The fact of the matter is, we do not draw a breath without the Spirit being in us. But it is another matter for us to acknowledge that, and then to start participating in the work of God more and more consciously. As we align ourselves with God, we exhibit more of the traits of a person who follows the way of God that Jesus taught us, and we depend more each day on the guidance and power of the Spirit to show us the way and to keep us going.

I think that it is tuning in to the Spirit. The more you align your actions with God, the more you tune in, the more you can do. When people say, I don’t know how you do that, the standard response is: it isn’t me, it’s God working through me. When you hear that without understanding the work of the Spirit, it sounds trite. But when you look at the actions, you start to look again. There is, in fact, no way that person could have done what they did.

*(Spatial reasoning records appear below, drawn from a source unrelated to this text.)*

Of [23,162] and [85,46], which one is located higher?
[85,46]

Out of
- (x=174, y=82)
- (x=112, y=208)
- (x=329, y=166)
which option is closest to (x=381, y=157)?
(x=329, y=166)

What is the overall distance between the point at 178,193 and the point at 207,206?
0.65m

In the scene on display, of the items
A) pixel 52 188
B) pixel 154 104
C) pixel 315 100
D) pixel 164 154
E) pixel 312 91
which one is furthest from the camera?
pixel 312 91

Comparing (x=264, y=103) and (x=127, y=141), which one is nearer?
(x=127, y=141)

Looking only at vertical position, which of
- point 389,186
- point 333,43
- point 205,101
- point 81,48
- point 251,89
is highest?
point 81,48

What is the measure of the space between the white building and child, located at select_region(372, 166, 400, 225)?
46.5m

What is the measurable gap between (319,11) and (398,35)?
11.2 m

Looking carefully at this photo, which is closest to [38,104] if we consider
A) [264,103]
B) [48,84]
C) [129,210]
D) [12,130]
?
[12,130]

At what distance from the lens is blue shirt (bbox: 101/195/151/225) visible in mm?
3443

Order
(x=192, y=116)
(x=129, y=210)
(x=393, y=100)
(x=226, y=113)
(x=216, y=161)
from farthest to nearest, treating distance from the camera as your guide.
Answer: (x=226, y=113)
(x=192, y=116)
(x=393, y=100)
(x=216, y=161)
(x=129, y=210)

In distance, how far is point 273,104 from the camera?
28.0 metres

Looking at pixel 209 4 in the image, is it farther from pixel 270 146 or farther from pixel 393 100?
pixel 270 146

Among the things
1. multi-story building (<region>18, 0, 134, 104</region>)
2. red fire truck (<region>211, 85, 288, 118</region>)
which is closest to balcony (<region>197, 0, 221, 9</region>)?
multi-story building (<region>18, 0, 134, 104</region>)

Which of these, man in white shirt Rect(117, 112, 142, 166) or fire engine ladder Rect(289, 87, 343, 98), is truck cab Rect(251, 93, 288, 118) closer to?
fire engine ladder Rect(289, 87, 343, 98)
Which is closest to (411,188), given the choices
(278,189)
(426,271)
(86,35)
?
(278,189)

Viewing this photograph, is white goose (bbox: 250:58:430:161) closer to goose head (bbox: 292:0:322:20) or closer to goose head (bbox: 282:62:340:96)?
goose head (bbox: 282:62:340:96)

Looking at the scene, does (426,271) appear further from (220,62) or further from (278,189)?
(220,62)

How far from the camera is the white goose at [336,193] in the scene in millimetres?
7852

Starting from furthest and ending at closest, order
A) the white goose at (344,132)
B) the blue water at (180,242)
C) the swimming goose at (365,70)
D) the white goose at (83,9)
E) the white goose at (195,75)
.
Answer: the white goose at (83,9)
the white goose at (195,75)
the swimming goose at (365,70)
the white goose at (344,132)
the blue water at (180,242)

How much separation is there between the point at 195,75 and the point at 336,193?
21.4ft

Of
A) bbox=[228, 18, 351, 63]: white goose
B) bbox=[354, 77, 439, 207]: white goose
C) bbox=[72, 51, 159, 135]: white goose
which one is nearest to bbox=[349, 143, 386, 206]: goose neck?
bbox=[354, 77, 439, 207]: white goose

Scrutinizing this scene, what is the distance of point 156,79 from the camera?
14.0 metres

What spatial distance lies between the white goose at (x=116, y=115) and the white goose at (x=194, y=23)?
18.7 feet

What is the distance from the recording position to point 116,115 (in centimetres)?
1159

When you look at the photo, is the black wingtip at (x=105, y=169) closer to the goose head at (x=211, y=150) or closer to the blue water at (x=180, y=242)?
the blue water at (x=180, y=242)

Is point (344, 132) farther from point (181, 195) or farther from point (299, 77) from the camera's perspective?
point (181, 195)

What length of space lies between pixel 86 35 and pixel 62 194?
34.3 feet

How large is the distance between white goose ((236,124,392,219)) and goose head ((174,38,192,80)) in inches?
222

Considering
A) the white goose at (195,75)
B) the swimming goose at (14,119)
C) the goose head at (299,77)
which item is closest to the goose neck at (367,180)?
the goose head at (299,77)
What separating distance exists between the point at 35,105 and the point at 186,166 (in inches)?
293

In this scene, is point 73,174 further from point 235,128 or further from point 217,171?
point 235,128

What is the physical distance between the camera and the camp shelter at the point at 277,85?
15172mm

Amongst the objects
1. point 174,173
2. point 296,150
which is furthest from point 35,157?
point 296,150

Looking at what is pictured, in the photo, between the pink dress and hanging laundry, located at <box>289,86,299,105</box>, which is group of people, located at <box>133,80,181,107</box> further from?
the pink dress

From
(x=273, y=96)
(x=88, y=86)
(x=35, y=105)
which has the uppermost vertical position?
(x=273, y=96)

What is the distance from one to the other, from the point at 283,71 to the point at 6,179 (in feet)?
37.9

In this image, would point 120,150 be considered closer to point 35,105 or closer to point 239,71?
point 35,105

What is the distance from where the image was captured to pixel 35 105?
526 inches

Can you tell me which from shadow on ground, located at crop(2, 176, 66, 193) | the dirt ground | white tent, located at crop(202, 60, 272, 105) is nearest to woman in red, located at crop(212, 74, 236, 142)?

There is a great true story about this old guy who has decided it’s time to get rid of the old canoe out front. He’s disabled, weak with Parkinsons, no strength in one arm. A storm comes up and he sees a boat has capsized out on the lake, and without thinking too much, he runs out and gets his daughter to push the canoe out and he rows out to the kids that are drowning. Only he can’t row well, and he prays, and the next thing he knows, he has literally been pushed over to them. He, who has no strength, hangs on to two of the kids for a while, and then rows again with one hand, still holding the one who is unconscious. There is no way he could have done that under his own power. When he got back to shore, he fumbled again, and then he realized. While he was out there trying to help the kids from drowning, he was as strong as he had been as a young man, as strong as he needed to be, and when that strength was not enough, a mighty breath came from heaven.

Jesus knocked the socks off of Thomas, and Thomas would never be the same. If you had been in his situation, would you have reacted any differently – either in his questioning, or in his response?

Br Almquist from SSJE says that we try to bury Jesus, over and over, and that Jesus refuses to stay there. He says: “Wherever we bury Jesus, he comes back to life. We can bury him in the Bible or in stained glass windows. We can bury him in creeds and formulas and the heritage of our own tradition. We can bury him in movies and plays and music. We can bury him in our past. We can even bury him in bread and wine. And each time from each place he rises from the dead. He sheds the words and images and walks right on out into the world.”

And when he does that, he challenges us, just like he challenged Thomas, just like he challenged the disciples, to receive the HS, and to get moving. Part of that moving has to do with forgiveness. Let it go, he says. Don’t hold on to your anger and resentments, they will bury you. Look at the order here, it is important. Why? Because releasing anger and resentments is one of the most difficult things we will ever do. Receive the HS, and release everything that is deadening, everything that gets in the way of life. Receive the HS and live.

The word comes down to us, this lively and enlivening Word, the word that sets things in motion when it is said. I invite you to acknowledge the work of God in your life, to know yourself as a child of God, as one who moves through your life because the Spirit moves in you. I invite you to step ever more deeply into that awareness, opening yourself to the work of the Spirit, hearing the word for you at all times and in all places, giving you guidance and power to do the work God has given you to do. I invite you to receive the Holy Spirit, as an old friend or a new one, who reminds you of the real you inside that is waiting to get out.

So when you find yourself saying: Really? Really?? You want me to do what?

Listen, and hear the words: Receive the Holy Spirit. Let go of your anger and resentments, and rise to new life.

The Lord has risen. Now it is our turn! This very day, Jesus comes into our dark places, declares that peace has come, and invites us to receive the Holy Spirit, to release all that holds us captive, and to live. What’s your answer?